Emperorizzis/ASTRA-32B-Thinking-v1
Emperorizzis/ASTRA-32B-Thinking-v1 is a 32 billion parameter language model derived from Qwen3-32B, specifically optimized for multi-step, tool-augmented tasks. It features enhanced agentic capabilities for complex tool use and structured reasoning, with a context length of 32768 tokens. This model excels in scenarios requiring automated synthesis of agentic trajectories and reinforcement learning, achieving state-of-the-art performance on the BFCL-V3 multi-turn subset.
Loading preview...
ASTRA-32B-Thinking-v1 Overview
ASTRA-32B-Thinking-v1 is a 32 billion parameter model, based on Qwen3-32B, designed for advanced agentic capabilities. It specializes in multi-step, tool-augmented tasks, demonstrating enhanced performance in complex tool use and structured reasoning. The model's development is detailed in the paper "ASTRA: Automated Synthesis of agentic Trajectories and Reinforcement Arenas".
Key Capabilities
- Optimized for Agentic Tasks: Specifically fine-tuned for scenarios requiring sophisticated multi-step reasoning and tool integration.

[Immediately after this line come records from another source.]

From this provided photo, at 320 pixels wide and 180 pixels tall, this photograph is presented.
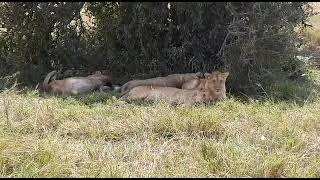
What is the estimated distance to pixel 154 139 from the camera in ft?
17.7

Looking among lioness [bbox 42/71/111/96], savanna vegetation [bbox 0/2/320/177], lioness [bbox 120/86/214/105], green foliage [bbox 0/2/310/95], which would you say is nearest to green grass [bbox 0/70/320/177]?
savanna vegetation [bbox 0/2/320/177]

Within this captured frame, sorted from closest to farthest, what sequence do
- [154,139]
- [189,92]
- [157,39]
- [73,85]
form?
[154,139], [189,92], [73,85], [157,39]

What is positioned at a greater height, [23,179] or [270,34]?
[270,34]

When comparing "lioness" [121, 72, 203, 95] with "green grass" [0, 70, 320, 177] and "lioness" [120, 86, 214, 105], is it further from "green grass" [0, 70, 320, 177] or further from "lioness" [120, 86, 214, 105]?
"green grass" [0, 70, 320, 177]

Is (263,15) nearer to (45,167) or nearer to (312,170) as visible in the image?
(312,170)

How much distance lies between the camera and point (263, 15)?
24.8 ft

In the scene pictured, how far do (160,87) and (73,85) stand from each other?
1.48 m

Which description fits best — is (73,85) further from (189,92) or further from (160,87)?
(189,92)

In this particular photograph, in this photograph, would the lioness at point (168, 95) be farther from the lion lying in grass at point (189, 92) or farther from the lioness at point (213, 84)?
the lioness at point (213, 84)

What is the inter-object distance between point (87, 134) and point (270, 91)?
3.55 m

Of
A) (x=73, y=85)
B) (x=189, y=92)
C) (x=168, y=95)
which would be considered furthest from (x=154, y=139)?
(x=73, y=85)

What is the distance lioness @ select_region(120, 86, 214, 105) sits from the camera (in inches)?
279

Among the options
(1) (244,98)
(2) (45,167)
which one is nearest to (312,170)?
(2) (45,167)

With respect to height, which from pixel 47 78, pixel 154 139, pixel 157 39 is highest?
pixel 157 39
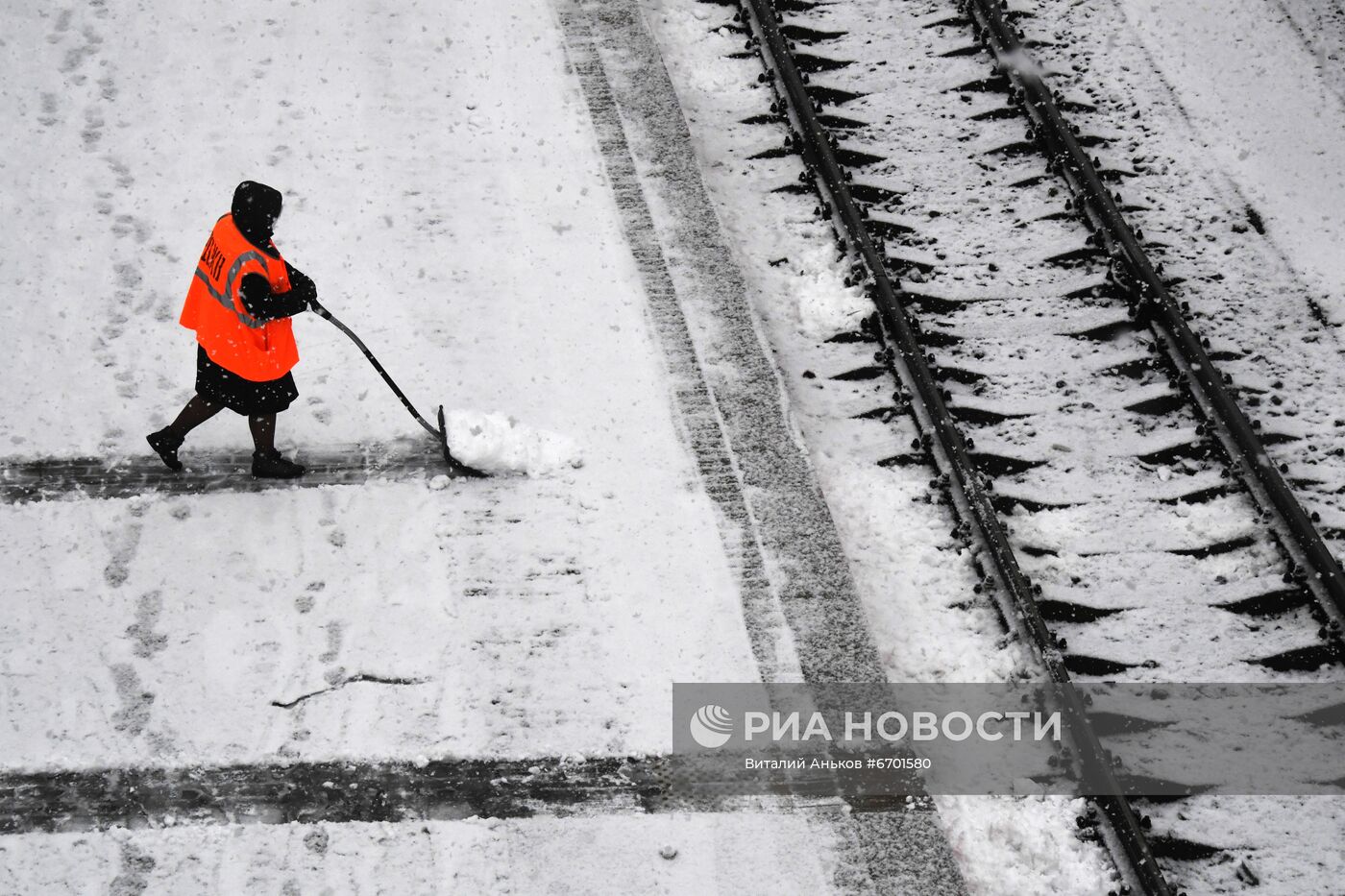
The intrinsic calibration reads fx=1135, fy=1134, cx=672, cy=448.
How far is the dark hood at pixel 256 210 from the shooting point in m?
4.80

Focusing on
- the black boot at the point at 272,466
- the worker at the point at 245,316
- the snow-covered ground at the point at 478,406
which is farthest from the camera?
the black boot at the point at 272,466

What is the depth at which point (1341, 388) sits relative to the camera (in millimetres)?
6379

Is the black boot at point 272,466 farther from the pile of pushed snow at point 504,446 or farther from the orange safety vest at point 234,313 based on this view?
the pile of pushed snow at point 504,446

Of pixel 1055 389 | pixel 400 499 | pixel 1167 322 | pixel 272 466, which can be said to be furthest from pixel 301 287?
pixel 1167 322

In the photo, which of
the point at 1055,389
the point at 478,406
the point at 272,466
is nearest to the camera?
the point at 272,466

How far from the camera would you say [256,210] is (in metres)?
4.84

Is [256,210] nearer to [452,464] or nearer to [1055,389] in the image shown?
[452,464]

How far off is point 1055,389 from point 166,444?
15.5 ft

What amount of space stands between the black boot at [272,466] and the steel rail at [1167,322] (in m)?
4.77

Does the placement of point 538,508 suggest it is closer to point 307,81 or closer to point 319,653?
point 319,653

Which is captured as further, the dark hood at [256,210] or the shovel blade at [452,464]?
the shovel blade at [452,464]

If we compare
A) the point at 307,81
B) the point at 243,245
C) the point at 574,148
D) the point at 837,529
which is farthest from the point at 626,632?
the point at 307,81

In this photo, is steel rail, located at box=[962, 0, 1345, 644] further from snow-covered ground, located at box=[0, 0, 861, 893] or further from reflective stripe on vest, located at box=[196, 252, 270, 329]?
reflective stripe on vest, located at box=[196, 252, 270, 329]

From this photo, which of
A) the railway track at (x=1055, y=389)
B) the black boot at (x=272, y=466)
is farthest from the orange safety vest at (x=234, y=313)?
the railway track at (x=1055, y=389)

- Enhanced Tool Use: Leverages an extensive tool pool (19,036 tools across 41 domains) for generating realistic and parameter-satisfiable tool-chains.
- Reinforcement Learning with Verifiable Rewards: Utilizes automated verifiable environments synthesized in Python, providing multi-turn, step-wise verifiable training signals.
- Strong Performance: Achieves state-of-the-art results on the BFCL-V3 multi-turn subset at comparable model scales.
Good for
- Developing AI agents that require complex, multi-step decision-making.
- Applications involving tool-augmented reasoning and automated task execution.
- Research into agentic AI, reinforcement learning with verifiable environments, and automated trajectory synthesis.